* _Serie di esercizi_:
• a. Elenca tutti i generi letterari che il brano sull'Uomo nell'Alto Castello mette a confronto e definisce.
• b. Per favore, prosegui il brano sull'Uomo nell'Alto Castello dopo l'ultima frase riportata.

* _Brano del documento_:
L’uomo nell’Alto Castello

Appena terminato L’Uomo nell’Alto Castello, il cui titolo un tempo veniva tradotto come La Svastica sul Sole. Sconvolgente. Perché sconvolta, quasi trafelata, sono arrivata al finale di questo impressionante romanzo ucronico.

E casualmente l’ho finito proprio oggi, nel Giorno della Memoria: nessun’altra data sarebbe apparsa più azzeccata.
Ma prima di tutto, per chi non è avvezzo a questo tipo di letteratura, facciamo un passo indietro e spieghiamo che cosa si intende per “ucronico”.
 A differenza dell’utopia (realtà alternativa, considerata quasi impossibile per la sua meravigliosa perfezione) e della distopia (possibile realtà, contrapposta all’utopia e assolutamente non auspicabile), l’ucronia prende spunto da fatti storici reali per poi chiedersi: “ma cosa sarebbe successo se invece…”. E in questo strabiliante capolavoro, Dick prova ad immaginare cosa sarebbe (forse) accaduto se la Seconda Guerra Mondiale fosse stata vinta dall’Asse. È davvero impressionante la cura e la meticolosità con cui l’autore è riuscito a descrivere questo scenario alternativo. Ma d’altra parte, come ci spiega Emmanuel Carrère nell’introduzione all’edizione Mondadori, e come l’autore stesso ammette nei ringraziamenti iniziali, Philip K.Dick si era documentato molto per la stesura di questo romanzo; non solo: risulta abbastanza evidente anche il fatto che si fosse consultato con l’I Ching.

* _Dati mostrati_:
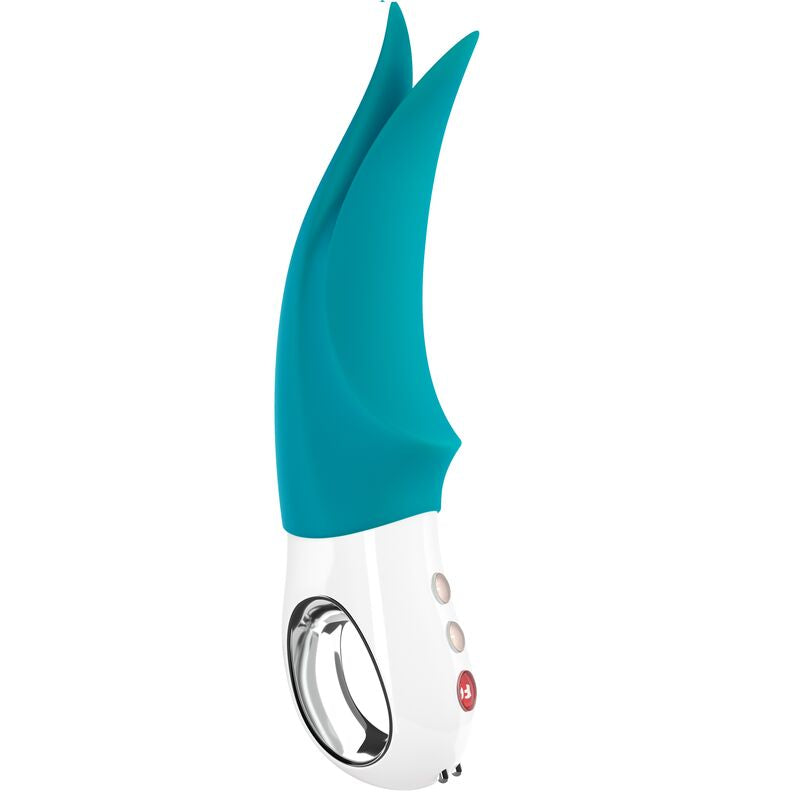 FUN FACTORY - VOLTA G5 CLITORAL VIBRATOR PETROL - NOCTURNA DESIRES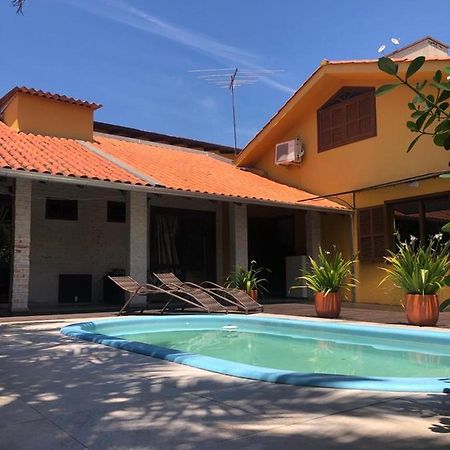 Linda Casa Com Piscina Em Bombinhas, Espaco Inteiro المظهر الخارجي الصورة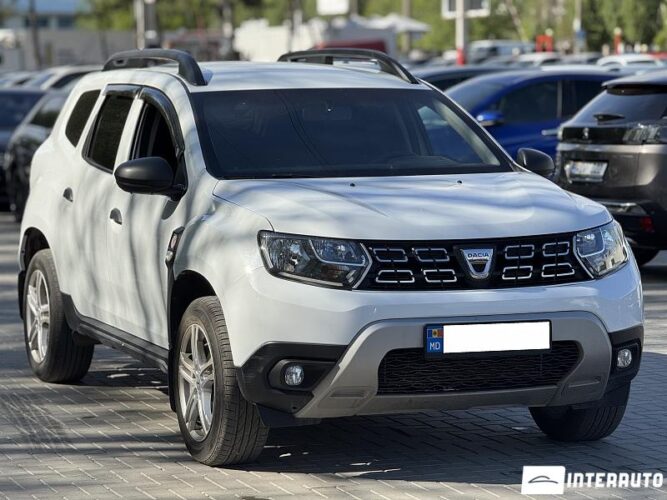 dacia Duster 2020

* _Risposte per esercizio_:
• a. utopia, distopia, ucronia

• b.
Ecco quindi che, grazie anche all’oracolo, protagonista indiscusso dell’intera vicenda, prendono vita esperti artigiani ebrei che si spacciano per americani; alti funzionari giapponesi che non condividono le spietate ideologie anti-semite ed i genocidi in genere; ufficiali nazisti che leggono libri proibiti; piccoli e gretti proprietari di negozi di antiquariato che non tollerano la supremazia di altre “razze” a discapito dei cosiddetti bianchi; ebrei che si fingono ariani per avere dalla propria parte le più alte gerarchie naziste; bellissime, affascinanti, estremamente intelligenti e determinate donne brune che incontrano uomini italiani un po’ troppo su di giri, e non in senso positivo.
E poi c’è La Locusta si trascinerà a stento, il libro proibito di cui sopra, il cui autore ipotizza un universo parallelo dove l’Asse ha perso la guerra…
Un intreccio di vite che ci conduce ad un finale inaspettato, impossibile da immaginare anche solo lontanamente. Dick era un genio, un indiscusso genio sensibile e provato dalle brutture di una guerra atroce, preceduta da fascismi persino più atroci della stessa guerra.
Superfluo dirvi che vi consiglio caldamente di buttarvi quanto prima in questa incredibile, sconcertante esperienza di lettura.
Au revoir, mes amis! ;-)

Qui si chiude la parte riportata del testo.